L’objectif de la conférence est de rappeler les règles essentielles que doit respecter tout candidat à une élection. Car « se lancer en politique, ce n’est pas seulement défendre un projet : c’est aussi accepter un cadre juridique strict » rappelle le président de l’Ordre. Les trois mots d’ordre sont les suivants : égalité, transparence et limitation. Par de multiples exemples sous forme de cas concrets, les trois intervenants ont rappelé au grand public mais surtout aux mandataires financiers, les principes de bases à ne pas déroger lorsqu’un candidat souhaite se présenter et est soumis à présenter un compte de campagne irréprochable.

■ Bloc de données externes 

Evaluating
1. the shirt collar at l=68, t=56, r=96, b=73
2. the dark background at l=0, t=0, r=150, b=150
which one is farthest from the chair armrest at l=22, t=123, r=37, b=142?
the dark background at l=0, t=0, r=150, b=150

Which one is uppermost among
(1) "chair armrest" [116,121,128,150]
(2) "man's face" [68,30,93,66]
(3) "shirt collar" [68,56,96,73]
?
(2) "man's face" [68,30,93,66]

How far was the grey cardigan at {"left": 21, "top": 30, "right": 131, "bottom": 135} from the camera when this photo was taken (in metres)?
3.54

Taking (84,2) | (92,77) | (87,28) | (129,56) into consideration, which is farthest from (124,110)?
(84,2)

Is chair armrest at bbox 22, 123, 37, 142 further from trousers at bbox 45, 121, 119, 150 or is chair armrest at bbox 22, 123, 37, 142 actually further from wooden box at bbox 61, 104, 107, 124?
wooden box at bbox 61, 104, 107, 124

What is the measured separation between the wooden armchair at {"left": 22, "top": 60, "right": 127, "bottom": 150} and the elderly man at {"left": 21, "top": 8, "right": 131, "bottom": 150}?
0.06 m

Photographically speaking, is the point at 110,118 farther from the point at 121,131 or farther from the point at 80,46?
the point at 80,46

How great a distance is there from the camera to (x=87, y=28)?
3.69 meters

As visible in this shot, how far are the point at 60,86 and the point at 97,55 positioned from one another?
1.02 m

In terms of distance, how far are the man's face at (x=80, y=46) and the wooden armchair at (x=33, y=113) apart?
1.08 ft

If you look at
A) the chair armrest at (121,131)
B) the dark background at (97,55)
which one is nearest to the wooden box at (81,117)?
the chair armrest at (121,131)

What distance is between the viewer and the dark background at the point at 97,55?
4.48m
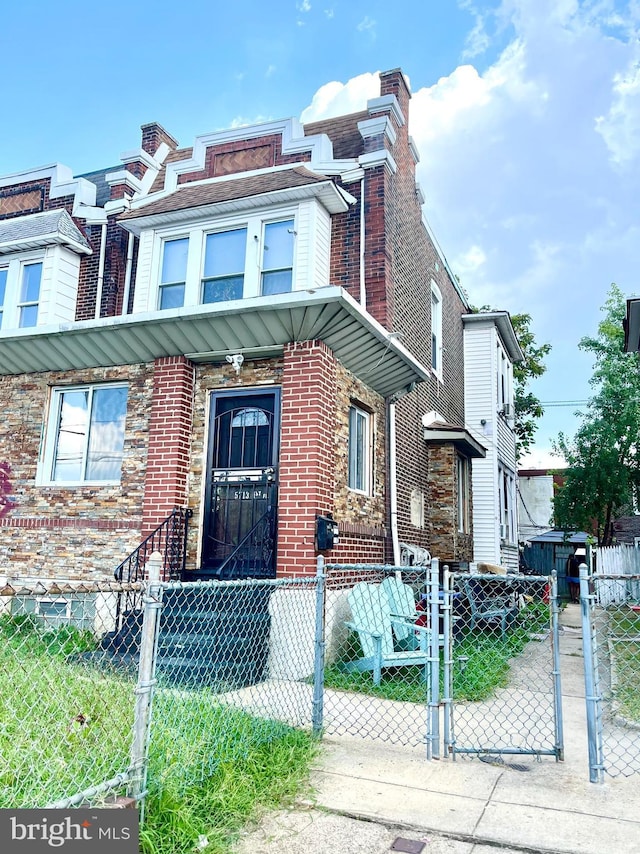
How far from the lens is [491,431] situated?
632 inches

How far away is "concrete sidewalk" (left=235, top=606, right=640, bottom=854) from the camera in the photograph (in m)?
3.24

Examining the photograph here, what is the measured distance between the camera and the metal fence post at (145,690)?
3146 mm

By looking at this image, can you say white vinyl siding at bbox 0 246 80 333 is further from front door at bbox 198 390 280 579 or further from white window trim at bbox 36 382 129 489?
front door at bbox 198 390 280 579

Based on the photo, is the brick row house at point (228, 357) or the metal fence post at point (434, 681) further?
the brick row house at point (228, 357)

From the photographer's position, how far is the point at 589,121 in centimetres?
2395

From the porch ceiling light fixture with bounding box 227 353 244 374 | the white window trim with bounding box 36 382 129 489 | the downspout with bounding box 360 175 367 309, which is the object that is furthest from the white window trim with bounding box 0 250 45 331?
the downspout with bounding box 360 175 367 309

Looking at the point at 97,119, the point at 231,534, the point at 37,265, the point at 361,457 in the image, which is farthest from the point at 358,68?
the point at 231,534

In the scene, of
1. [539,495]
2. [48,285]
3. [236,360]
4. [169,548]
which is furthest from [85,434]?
[539,495]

Un contexte économique local contrasté
En ouverture, le président de l’Ordre a rappelé la ligne directrice de son mandat : « Contribuer activement au développement économique de La Réunion, dans la sphère privée comme publique. »
En préambule, Jérôme Canabady Moutien a dressé une lecture économique « péï » de La Réunion. Si l’île figure parmi les régions françaises les plus dynamiques, avec un maintien global de l’activité, certains secteurs montrent des fragilités. Par exemple, le secteur de la construction a baissé de 3,6 %, le secteur du commerce en général a augmenté de 0,6 % ainsi que les activités immobilières à 3,3% et les activités spécialisées scientifiques et techniques à 3,3%. À contrario, des secteurs plus spécifiques tel que celui de la restauration traditionnelle, a lui chuté de 6%.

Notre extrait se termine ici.